■ Information provided ■
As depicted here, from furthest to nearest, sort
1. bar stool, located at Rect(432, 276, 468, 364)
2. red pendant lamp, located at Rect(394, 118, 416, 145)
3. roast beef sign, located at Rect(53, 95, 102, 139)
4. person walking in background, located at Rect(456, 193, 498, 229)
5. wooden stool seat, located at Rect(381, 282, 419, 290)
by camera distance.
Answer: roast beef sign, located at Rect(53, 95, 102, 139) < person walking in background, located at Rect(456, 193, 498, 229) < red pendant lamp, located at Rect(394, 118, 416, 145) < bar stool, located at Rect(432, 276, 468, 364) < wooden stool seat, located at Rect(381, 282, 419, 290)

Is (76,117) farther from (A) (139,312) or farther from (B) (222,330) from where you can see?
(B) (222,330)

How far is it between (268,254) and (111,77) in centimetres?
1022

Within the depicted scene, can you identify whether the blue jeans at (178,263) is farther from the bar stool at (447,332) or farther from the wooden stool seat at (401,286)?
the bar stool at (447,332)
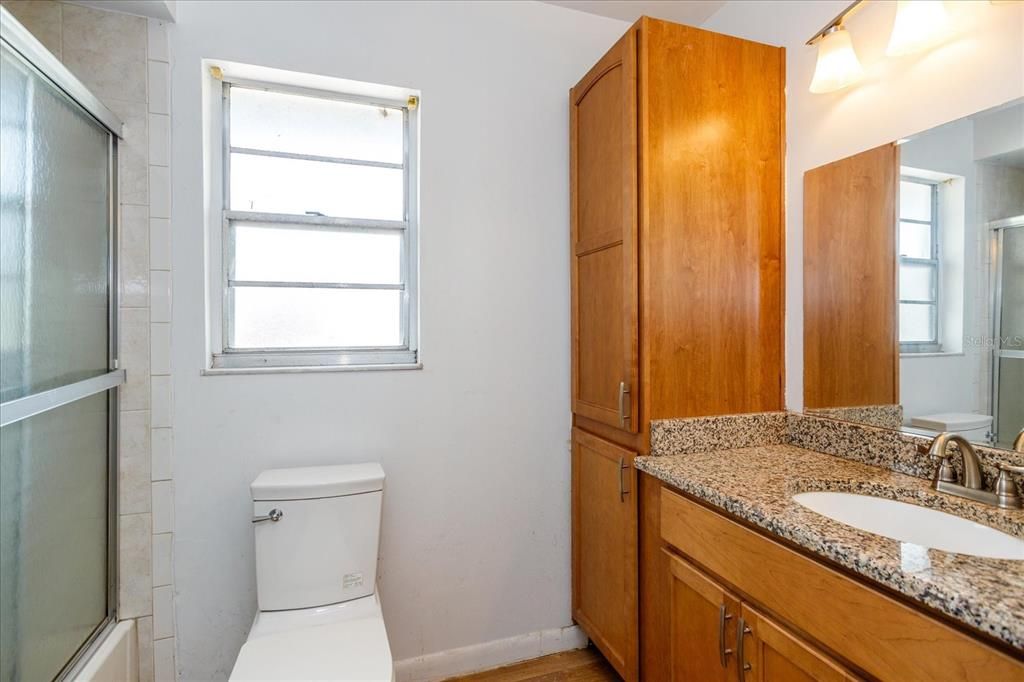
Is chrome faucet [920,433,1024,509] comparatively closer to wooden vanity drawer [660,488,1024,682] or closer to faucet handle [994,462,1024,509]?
faucet handle [994,462,1024,509]

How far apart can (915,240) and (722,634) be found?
1.14 meters

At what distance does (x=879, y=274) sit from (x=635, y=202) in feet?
2.38

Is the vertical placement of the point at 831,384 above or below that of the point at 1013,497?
above

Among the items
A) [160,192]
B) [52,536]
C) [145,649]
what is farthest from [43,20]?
[145,649]

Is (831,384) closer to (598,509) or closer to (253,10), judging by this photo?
(598,509)

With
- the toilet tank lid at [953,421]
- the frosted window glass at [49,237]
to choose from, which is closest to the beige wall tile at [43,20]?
the frosted window glass at [49,237]

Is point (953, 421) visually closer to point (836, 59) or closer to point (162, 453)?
point (836, 59)

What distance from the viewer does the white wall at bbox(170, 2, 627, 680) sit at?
1.61m

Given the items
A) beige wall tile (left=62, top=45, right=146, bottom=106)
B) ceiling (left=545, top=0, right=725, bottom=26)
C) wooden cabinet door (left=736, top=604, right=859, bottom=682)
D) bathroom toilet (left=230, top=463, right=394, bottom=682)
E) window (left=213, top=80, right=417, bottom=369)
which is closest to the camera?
wooden cabinet door (left=736, top=604, right=859, bottom=682)

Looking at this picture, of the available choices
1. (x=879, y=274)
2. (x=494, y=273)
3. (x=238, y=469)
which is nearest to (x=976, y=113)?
(x=879, y=274)

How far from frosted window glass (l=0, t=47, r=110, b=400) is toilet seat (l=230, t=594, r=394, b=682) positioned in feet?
2.76

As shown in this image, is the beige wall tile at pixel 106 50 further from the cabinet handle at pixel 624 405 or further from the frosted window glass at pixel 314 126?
the cabinet handle at pixel 624 405

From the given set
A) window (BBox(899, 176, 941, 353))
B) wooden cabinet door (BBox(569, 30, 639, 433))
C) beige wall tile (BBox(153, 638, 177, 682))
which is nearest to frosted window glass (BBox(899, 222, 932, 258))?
window (BBox(899, 176, 941, 353))

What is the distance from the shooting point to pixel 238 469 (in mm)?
1649
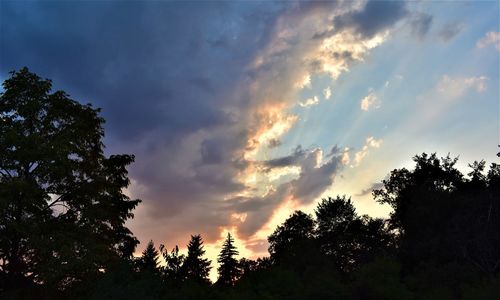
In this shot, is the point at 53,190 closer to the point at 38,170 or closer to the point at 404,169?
the point at 38,170

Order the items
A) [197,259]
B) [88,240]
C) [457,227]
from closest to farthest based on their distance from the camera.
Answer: [88,240] < [457,227] < [197,259]

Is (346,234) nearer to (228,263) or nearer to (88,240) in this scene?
(228,263)

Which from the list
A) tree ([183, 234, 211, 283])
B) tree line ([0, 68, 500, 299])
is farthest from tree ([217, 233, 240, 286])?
tree line ([0, 68, 500, 299])

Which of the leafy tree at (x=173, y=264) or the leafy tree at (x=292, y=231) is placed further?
the leafy tree at (x=292, y=231)

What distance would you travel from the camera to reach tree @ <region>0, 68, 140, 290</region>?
2411 centimetres

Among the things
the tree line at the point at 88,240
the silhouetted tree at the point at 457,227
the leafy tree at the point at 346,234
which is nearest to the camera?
the tree line at the point at 88,240

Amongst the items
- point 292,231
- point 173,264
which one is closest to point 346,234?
point 292,231

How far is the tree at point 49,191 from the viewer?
949 inches

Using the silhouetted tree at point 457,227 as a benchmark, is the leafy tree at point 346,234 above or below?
above

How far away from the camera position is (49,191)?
26.6 metres

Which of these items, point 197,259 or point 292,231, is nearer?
point 197,259

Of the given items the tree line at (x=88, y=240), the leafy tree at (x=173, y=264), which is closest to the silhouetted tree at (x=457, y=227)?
the tree line at (x=88, y=240)

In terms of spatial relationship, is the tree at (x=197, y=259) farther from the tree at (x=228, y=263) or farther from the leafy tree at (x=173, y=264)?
the leafy tree at (x=173, y=264)

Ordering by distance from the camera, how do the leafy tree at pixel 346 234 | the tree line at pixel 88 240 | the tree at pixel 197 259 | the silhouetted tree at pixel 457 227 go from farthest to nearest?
the leafy tree at pixel 346 234, the tree at pixel 197 259, the silhouetted tree at pixel 457 227, the tree line at pixel 88 240
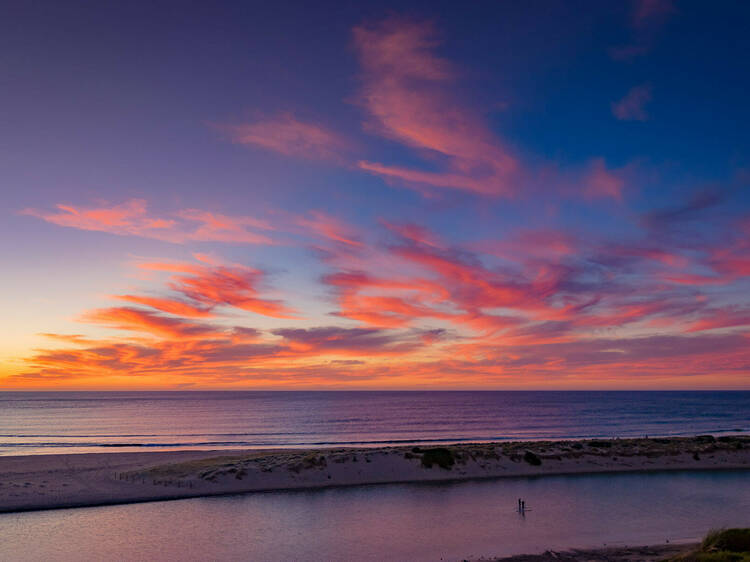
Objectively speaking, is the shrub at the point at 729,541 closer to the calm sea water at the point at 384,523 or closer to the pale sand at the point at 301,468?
the calm sea water at the point at 384,523

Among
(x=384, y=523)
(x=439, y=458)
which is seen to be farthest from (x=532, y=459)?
(x=384, y=523)

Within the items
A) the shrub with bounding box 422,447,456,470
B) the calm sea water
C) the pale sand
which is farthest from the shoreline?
the shrub with bounding box 422,447,456,470

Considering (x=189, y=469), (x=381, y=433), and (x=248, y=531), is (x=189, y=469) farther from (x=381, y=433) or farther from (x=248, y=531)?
(x=381, y=433)

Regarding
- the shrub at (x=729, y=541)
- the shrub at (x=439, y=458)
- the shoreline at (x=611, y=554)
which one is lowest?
the shoreline at (x=611, y=554)

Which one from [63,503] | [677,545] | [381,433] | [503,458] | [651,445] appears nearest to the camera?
[677,545]

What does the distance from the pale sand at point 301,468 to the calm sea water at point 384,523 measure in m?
2.48

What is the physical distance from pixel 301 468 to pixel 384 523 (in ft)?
46.5

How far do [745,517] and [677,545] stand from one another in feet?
28.7

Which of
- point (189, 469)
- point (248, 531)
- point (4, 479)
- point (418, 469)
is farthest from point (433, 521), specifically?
point (4, 479)

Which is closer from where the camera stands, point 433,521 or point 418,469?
point 433,521

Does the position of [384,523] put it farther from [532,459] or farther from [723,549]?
[532,459]

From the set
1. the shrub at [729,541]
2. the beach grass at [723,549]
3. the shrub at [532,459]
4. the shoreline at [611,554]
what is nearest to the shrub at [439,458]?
the shrub at [532,459]

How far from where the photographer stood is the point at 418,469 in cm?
4228

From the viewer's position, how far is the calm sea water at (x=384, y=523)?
23359 mm
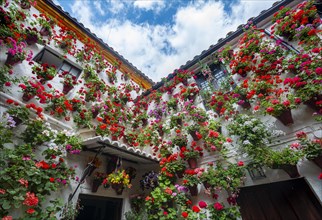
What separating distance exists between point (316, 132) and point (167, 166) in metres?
3.49

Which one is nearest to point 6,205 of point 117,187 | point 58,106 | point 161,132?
point 117,187

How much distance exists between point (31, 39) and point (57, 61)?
107 cm

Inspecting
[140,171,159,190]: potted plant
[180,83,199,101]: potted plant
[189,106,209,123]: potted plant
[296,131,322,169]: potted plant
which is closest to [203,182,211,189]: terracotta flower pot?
[140,171,159,190]: potted plant

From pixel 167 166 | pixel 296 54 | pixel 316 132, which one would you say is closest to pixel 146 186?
pixel 167 166

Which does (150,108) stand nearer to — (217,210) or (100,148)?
(100,148)

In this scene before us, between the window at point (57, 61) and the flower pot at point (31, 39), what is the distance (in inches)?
14.8

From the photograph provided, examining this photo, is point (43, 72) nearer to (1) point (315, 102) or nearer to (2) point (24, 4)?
(2) point (24, 4)

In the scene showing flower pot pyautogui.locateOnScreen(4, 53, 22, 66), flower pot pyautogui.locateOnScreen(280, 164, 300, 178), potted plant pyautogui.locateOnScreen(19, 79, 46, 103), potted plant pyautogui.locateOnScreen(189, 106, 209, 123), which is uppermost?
flower pot pyautogui.locateOnScreen(4, 53, 22, 66)

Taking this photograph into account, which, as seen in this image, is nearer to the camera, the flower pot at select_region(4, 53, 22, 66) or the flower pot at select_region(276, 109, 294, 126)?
the flower pot at select_region(276, 109, 294, 126)

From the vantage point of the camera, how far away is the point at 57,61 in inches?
237

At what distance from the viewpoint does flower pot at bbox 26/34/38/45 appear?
5000 millimetres

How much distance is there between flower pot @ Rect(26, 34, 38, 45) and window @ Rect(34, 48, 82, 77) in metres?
0.38

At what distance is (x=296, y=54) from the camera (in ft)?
13.1

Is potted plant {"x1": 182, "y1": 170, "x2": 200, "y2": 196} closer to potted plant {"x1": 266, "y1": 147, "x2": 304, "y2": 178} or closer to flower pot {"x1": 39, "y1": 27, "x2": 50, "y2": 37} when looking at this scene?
potted plant {"x1": 266, "y1": 147, "x2": 304, "y2": 178}
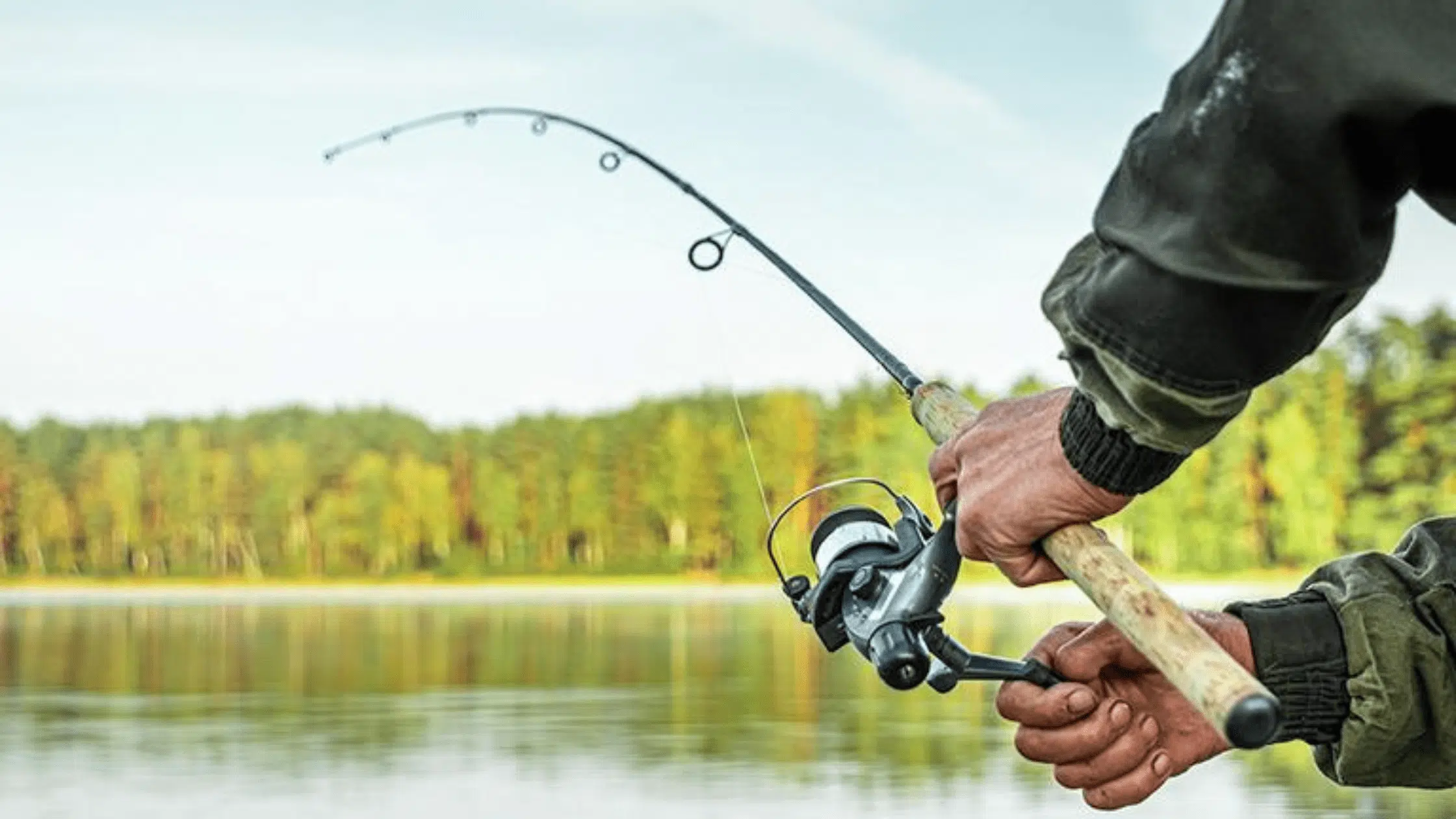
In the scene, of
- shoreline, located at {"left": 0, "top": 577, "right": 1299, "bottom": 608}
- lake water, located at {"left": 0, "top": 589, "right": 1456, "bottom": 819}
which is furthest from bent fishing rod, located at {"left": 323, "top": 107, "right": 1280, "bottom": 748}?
shoreline, located at {"left": 0, "top": 577, "right": 1299, "bottom": 608}

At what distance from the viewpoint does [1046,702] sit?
2.20m

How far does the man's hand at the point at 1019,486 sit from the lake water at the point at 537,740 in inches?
287

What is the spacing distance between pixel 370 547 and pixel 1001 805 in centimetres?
5149

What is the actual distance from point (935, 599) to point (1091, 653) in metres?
0.26

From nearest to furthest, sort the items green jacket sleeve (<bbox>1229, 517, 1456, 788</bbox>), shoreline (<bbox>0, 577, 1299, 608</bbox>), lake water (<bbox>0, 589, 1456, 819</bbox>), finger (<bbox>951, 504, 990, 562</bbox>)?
finger (<bbox>951, 504, 990, 562</bbox>), green jacket sleeve (<bbox>1229, 517, 1456, 788</bbox>), lake water (<bbox>0, 589, 1456, 819</bbox>), shoreline (<bbox>0, 577, 1299, 608</bbox>)

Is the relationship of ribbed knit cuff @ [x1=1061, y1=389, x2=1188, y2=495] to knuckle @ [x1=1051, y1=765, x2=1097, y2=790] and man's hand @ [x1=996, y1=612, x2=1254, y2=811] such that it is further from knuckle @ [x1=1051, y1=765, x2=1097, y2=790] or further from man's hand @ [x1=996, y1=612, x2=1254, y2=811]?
knuckle @ [x1=1051, y1=765, x2=1097, y2=790]

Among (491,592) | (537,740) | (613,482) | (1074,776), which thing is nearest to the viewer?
(1074,776)

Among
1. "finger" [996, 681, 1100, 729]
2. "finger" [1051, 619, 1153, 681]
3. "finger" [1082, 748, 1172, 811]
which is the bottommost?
"finger" [1082, 748, 1172, 811]

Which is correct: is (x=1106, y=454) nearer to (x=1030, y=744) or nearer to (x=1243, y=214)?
(x=1243, y=214)

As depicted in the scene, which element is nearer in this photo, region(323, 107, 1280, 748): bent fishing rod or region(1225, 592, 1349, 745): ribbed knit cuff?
region(323, 107, 1280, 748): bent fishing rod

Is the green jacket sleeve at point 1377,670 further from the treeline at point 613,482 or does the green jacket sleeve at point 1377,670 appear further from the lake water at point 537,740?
the treeline at point 613,482

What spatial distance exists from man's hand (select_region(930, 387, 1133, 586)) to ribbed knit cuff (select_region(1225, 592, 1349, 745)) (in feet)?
1.75

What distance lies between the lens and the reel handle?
57.3 inches

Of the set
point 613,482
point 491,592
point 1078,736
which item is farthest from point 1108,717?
point 613,482
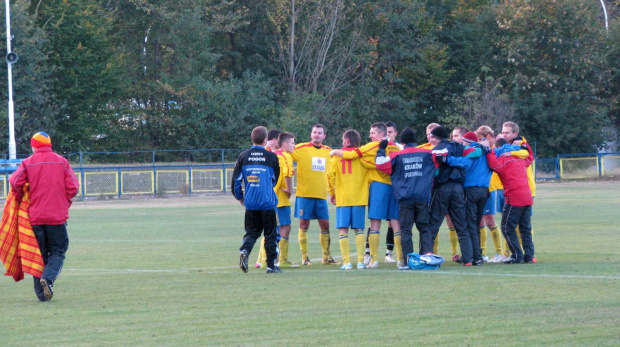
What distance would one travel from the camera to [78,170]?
135 ft

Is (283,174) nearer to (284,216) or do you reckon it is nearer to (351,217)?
(284,216)

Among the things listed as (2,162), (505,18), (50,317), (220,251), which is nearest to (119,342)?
(50,317)

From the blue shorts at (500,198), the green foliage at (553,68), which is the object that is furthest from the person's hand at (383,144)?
the green foliage at (553,68)

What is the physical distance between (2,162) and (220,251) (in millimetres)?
25505

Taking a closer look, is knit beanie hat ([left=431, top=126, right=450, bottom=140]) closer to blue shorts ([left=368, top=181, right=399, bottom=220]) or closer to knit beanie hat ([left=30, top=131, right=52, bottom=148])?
blue shorts ([left=368, top=181, right=399, bottom=220])

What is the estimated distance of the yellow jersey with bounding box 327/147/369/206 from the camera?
42.4ft

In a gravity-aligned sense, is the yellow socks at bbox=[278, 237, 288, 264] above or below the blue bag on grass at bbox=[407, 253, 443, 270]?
above

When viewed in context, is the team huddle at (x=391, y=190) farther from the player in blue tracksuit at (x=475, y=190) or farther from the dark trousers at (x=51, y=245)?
the dark trousers at (x=51, y=245)

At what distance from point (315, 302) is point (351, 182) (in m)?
3.72

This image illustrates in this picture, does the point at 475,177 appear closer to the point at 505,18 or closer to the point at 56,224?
the point at 56,224

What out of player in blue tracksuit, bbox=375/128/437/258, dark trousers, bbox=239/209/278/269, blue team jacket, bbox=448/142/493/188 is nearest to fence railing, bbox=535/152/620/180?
blue team jacket, bbox=448/142/493/188

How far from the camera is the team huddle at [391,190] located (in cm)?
1227

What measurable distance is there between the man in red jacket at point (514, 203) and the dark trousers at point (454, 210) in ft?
2.39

■ Instructions for the task ■
Give as a JSON list of strings, one per line with blank lines left out, the part of the listing that runs from its start through the line containing "by camera distance.", both ends included.

■ Exercise response ■
[
  "As depicted here, from furthest to nearest, sort",
  "1. bar stool, located at Rect(432, 276, 468, 364)",
  "2. red pendant lamp, located at Rect(394, 118, 416, 145)",
  "3. roast beef sign, located at Rect(53, 95, 102, 139)",
  "4. person walking in background, located at Rect(456, 193, 498, 229)",
  "5. wooden stool seat, located at Rect(381, 282, 419, 290)",
  "by camera distance."
]